═══ Supplied data

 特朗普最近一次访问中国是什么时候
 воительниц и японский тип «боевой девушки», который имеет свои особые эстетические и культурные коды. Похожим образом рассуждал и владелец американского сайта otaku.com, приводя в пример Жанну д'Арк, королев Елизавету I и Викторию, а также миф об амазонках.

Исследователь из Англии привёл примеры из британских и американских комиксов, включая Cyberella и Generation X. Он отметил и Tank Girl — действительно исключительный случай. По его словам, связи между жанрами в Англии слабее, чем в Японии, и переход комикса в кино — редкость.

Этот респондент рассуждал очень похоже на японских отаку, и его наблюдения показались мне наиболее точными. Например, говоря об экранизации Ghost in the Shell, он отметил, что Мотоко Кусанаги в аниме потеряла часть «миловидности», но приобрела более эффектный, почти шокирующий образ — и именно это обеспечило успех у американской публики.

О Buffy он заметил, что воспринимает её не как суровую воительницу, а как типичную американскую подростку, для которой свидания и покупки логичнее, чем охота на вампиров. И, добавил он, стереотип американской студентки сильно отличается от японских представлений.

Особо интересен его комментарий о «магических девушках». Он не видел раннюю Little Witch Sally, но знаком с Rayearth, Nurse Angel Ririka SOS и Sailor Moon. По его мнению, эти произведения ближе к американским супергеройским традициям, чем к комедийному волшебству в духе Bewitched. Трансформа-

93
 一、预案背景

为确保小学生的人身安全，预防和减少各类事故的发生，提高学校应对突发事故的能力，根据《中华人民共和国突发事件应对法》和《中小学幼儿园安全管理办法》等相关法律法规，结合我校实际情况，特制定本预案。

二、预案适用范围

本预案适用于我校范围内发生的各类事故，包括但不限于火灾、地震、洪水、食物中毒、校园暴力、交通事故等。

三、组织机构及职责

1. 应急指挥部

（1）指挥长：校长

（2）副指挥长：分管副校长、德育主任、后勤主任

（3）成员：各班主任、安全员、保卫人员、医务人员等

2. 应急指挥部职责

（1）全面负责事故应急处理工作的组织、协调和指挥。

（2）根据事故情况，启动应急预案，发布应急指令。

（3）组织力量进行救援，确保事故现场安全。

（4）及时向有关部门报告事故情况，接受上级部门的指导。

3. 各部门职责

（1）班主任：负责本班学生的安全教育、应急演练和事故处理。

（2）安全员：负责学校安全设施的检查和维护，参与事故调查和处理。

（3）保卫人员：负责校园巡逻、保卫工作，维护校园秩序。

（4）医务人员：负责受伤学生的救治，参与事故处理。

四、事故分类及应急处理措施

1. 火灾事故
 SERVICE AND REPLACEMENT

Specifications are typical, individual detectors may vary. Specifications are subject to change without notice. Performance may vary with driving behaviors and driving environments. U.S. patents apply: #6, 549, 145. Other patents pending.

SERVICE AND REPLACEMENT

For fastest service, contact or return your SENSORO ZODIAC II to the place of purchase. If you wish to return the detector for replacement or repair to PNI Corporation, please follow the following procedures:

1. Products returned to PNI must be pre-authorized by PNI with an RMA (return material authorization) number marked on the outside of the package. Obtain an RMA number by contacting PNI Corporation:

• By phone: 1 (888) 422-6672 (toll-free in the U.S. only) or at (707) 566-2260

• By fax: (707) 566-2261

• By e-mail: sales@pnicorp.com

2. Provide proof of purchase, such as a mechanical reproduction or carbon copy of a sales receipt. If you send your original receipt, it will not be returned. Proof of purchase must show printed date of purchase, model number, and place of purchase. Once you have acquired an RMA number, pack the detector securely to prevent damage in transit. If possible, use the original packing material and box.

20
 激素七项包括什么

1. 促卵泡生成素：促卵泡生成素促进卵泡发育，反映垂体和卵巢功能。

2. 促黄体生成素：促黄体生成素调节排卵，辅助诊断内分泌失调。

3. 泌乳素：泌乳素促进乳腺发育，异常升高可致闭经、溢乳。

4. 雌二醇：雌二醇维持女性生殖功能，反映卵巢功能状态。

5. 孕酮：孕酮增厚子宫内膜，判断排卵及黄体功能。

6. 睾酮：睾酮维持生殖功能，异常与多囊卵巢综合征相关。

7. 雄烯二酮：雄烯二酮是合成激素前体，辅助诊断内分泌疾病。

══════

State how many lines in the records above contain the word "your". Write the number alone.

2